LORENZ: There’s a girl called Coco Mocoe on TikTok who does great trend forecasting. I don’t really do any trend forecasting myself, I use it to inform my writing and what I cover–I used to do more trend stories, but now I primarily write features. I think we’re in a period of flux with the social media landscape, which is why my book ends in 2022. People are burnt out by the public broadcast space social model of the 2010s in which everything is default public and default permanent. There was something I almost tweeted this morning that I just sent to my group chat instead. Everything gets so misinterpreted and weaponized online and I think people want that to stop. I think the novelty of being so public has worn off and people want more intimate online spaces, smaller spaces where you know who you’re going to connect with.
POLLOK: Isn’t that the instinct behind Web3? A more decentralized internet?

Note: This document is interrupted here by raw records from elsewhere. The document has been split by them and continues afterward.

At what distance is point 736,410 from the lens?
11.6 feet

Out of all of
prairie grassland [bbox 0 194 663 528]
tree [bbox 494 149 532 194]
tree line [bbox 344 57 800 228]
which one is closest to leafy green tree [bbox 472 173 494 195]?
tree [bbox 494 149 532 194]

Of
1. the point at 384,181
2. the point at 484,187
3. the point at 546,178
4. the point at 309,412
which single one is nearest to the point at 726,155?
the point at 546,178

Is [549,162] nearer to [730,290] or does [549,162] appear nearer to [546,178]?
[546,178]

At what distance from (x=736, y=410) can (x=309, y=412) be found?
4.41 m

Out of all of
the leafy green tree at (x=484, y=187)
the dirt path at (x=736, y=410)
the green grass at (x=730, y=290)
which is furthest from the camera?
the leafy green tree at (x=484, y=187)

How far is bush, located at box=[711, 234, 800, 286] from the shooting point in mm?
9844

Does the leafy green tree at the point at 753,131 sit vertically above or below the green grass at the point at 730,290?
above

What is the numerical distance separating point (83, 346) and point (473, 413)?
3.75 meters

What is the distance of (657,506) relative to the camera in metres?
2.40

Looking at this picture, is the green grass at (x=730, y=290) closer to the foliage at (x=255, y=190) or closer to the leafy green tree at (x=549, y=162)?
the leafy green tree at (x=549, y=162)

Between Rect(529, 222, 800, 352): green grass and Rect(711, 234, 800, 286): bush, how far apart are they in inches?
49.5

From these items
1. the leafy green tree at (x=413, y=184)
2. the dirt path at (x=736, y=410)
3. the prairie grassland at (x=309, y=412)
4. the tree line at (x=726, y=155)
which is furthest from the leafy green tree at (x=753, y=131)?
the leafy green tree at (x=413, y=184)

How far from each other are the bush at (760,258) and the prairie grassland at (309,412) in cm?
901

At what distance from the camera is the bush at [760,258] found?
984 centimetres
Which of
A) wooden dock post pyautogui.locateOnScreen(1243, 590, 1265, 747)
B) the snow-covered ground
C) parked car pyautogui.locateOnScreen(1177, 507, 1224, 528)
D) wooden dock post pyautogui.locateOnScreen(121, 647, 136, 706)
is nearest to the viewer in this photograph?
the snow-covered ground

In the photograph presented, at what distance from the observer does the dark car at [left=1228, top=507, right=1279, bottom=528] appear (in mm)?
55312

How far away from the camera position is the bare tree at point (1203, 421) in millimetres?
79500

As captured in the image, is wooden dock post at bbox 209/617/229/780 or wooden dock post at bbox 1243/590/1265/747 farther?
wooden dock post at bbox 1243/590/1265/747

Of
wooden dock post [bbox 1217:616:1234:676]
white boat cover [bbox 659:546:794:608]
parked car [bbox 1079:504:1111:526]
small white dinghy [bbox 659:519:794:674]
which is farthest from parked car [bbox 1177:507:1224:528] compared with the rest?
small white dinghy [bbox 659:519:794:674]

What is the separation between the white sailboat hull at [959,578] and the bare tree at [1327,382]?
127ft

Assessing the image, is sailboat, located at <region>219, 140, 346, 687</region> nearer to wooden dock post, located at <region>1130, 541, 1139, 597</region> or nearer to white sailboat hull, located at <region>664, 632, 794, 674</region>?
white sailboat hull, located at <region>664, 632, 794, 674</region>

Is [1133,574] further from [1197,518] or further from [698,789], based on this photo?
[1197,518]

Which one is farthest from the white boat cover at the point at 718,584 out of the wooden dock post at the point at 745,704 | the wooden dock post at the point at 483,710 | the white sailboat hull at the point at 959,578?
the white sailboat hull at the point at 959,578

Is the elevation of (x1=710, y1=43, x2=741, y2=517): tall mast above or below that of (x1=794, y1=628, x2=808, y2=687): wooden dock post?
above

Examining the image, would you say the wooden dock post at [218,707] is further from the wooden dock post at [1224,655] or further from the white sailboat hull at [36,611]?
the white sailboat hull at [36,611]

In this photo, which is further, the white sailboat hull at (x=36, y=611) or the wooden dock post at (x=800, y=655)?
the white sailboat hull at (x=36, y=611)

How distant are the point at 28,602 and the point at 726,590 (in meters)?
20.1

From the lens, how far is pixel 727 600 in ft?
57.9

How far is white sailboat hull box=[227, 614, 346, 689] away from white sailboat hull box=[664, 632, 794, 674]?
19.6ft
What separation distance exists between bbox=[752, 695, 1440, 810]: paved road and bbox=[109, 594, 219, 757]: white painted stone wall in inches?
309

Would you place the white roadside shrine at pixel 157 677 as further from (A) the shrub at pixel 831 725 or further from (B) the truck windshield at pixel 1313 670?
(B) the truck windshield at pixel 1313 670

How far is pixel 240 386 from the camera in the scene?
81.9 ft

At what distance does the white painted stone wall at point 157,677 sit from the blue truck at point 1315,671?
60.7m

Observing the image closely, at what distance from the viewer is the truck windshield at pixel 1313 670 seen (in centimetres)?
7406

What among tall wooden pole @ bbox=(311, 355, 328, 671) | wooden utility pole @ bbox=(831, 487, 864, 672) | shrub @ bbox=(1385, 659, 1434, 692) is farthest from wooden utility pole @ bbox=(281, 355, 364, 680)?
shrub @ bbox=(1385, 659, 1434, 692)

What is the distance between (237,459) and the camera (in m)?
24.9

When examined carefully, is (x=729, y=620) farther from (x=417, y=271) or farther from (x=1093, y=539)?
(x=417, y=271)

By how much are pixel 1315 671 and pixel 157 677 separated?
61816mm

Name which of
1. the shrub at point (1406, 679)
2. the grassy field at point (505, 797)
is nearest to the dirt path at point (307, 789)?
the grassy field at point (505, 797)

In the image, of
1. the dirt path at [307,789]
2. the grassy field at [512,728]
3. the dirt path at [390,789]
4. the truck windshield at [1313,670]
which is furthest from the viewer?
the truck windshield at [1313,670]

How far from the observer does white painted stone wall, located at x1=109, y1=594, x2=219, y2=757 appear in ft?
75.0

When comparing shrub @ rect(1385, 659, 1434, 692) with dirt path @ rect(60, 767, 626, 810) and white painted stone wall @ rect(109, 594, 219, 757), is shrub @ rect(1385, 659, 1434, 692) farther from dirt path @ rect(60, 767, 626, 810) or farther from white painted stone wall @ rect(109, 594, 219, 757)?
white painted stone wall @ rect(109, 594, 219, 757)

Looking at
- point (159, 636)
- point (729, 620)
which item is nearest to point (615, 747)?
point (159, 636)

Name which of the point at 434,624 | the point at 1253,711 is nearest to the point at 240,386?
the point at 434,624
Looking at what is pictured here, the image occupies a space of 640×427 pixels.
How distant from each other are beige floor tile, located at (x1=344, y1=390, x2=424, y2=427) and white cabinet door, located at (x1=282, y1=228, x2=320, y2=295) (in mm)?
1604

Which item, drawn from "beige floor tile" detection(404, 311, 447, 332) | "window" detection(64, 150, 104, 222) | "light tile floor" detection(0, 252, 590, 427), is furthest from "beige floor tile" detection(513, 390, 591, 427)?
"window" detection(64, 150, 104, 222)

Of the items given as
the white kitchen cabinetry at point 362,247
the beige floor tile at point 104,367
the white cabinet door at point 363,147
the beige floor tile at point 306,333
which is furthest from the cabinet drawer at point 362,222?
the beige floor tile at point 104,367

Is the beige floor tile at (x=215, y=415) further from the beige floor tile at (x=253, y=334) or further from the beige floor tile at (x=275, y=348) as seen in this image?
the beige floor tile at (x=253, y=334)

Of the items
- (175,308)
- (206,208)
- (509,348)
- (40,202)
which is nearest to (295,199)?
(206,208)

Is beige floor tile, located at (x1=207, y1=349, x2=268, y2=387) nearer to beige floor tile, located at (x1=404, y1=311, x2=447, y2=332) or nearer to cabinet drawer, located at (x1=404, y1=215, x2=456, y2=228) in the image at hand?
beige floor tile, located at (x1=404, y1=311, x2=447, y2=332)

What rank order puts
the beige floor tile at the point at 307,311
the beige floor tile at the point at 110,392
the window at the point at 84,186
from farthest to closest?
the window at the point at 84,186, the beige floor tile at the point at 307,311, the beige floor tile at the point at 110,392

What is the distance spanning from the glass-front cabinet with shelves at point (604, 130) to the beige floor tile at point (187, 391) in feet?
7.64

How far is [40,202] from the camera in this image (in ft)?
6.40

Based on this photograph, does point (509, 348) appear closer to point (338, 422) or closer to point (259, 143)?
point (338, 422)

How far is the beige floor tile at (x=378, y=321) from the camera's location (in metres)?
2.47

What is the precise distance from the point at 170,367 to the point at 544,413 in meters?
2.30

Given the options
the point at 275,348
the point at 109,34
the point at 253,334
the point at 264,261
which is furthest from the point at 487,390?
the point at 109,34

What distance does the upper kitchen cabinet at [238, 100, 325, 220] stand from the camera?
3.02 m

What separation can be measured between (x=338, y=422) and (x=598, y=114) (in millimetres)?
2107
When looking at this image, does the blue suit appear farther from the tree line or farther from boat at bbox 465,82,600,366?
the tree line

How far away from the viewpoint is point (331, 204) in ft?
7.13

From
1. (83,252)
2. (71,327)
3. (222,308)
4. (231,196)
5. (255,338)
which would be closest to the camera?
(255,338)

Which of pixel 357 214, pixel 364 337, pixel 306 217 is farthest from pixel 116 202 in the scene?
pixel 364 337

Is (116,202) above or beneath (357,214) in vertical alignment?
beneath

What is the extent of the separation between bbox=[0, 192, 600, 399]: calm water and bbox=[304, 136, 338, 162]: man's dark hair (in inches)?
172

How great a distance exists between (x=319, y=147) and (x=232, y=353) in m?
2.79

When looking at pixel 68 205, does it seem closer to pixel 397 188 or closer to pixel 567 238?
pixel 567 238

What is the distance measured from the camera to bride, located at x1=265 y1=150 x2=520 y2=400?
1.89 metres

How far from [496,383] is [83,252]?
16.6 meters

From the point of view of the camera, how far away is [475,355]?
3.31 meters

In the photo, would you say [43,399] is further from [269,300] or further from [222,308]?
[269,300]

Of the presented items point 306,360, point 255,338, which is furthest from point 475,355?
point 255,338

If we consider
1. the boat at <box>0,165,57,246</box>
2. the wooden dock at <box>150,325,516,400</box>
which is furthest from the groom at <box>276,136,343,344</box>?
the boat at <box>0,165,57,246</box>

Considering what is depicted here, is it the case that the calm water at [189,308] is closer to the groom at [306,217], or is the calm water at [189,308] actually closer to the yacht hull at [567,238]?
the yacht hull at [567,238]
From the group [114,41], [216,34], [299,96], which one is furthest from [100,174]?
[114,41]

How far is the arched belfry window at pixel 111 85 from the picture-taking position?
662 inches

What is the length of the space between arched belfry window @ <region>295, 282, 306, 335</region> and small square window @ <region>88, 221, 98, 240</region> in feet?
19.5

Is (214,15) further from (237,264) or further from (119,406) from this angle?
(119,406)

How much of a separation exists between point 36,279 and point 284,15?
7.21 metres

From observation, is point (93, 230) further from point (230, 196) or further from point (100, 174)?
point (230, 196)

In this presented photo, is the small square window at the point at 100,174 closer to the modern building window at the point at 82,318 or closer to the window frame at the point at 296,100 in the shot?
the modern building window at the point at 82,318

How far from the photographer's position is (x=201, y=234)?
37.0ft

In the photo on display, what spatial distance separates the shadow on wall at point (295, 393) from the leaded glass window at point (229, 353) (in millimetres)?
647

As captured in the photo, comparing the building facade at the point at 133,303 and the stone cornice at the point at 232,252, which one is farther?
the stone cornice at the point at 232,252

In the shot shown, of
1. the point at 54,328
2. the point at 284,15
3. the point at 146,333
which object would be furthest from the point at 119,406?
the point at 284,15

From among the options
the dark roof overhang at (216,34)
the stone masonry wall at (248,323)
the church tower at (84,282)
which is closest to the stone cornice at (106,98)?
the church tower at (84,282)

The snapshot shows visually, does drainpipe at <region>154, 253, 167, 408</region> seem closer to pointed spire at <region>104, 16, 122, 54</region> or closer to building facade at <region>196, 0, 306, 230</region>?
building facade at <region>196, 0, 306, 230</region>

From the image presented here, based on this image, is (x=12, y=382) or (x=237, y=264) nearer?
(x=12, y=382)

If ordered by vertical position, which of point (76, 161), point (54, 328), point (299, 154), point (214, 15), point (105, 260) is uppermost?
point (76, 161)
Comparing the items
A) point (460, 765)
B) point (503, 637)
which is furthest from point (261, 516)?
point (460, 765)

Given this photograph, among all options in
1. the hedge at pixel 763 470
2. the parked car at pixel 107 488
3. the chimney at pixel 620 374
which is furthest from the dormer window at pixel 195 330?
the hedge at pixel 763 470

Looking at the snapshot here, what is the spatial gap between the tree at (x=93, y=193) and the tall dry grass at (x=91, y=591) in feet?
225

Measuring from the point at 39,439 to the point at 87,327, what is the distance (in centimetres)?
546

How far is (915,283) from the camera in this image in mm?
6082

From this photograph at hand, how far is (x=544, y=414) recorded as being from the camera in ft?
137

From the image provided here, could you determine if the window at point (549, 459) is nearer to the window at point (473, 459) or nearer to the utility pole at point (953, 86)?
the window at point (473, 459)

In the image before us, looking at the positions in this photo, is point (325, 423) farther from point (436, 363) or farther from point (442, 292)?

LORENZ: I like the idea of Web3 but I’m not sure about it. The crypto people love to say, “This is just about crypto,” but it’s not, because it’s not entirely financialized. I can at least hope that we’re moving towards a more decentralized world and a more decentralized internet. It’s hard for me to say that we’re moving towards that because Meta and Google still have an enormous monopoly on the way we socialize online so there’s this huge tech duopoly controlling everything that’s only recently been challenged by TikTok, which is still owned by a multibillion dollar tech conglomerate. So, I don’t know. The hints of something different are there. It might be more in things like Discord that offer smaller spaces online. The thing is, things that adhere to Web3 principles are already online, like, what about open-source platforms like Mastodon? Or think about BlueSky, created by former Twitter CEO Jack Dorsey. Mastodon and Bluesky aren’t Web3 platforms but they’re already part of a federated social ecosystem where there’s interoperability and customized feeds, building on these same principles of privacy and decentralization. Most people who are talking about Web3 are talking about the crypto-ecosystem and turning everything into micro-payments; that’s a really dystopian version of the internet that I hope we don’t get. I think the idea is cool and I like the concept of collective ownership. I’d love to see things move in that direction, hopefully we’ll get there.
Taylor Lorenz is a writer and journalist. Her new book, Extremely Online: The Untold Story of Fame, Influence, and Power on the Internet, is out now from Simon & Schuster.
Tess Pollok is a writer and the editor-in-chief of Animal Blood.